(Records excerpted from a collection)
"""

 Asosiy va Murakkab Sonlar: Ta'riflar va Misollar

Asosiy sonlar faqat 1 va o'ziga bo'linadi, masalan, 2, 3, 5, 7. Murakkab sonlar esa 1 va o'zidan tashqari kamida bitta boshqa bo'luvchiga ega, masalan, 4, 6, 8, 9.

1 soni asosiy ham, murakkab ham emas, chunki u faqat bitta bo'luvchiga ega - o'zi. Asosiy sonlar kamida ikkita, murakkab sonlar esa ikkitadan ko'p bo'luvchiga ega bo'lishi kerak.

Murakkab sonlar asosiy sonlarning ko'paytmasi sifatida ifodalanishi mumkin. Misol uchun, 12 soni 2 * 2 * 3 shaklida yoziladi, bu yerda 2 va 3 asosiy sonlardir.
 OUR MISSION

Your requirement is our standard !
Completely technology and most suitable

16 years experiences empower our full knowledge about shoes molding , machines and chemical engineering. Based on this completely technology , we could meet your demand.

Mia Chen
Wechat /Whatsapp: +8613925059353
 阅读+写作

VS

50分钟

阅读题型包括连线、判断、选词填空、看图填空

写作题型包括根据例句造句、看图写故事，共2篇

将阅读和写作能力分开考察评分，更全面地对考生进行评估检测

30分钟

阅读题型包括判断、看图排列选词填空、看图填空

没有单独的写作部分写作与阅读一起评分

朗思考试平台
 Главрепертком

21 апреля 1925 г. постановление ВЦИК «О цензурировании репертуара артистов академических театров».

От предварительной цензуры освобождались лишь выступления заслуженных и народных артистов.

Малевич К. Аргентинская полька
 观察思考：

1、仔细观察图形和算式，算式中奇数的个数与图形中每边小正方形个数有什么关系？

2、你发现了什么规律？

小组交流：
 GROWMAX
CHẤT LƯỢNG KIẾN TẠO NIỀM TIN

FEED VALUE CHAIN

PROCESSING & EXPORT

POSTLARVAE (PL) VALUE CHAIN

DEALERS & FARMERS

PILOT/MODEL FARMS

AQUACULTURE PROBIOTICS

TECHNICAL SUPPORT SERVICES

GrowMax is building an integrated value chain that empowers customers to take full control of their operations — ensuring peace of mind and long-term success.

"""

__Exercise goal__
Starting at the first line of the entries above, please extract each line up to and including the line with "Completely technology and most suitable", unchanged, and add nothing.

__Output for this task__
 Asosiy va Murakkab Sonlar: Ta'riflar va Misollar

Asosiy sonlar faqat 1 va o'ziga bo'linadi, masalan, 2, 3, 5, 7. Murakkab sonlar esa 1 va o'zidan tashqari kamida bitta boshqa bo'luvchiga ega, masalan, 4, 6, 8, 9.

1 soni asosiy ham, murakkab ham emas, chunki u faqat bitta bo'luvchiga ega - o'zi. Asosiy sonlar kamida ikkita, murakkab sonlar esa ikkitadan ko'p bo'luvchiga ega bo'lishi kerak.

Murakkab sonlar asosiy sonlarning ko'paytmasi sifatida ifodalanishi mumkin. Misol uchun, 12 soni 2 * 2 * 3 shaklida yoziladi, bu yerda 2 va 3 asosiy sonlardir.
 OUR MISSION

Your requirement is our standard !
Completely technology and most suitable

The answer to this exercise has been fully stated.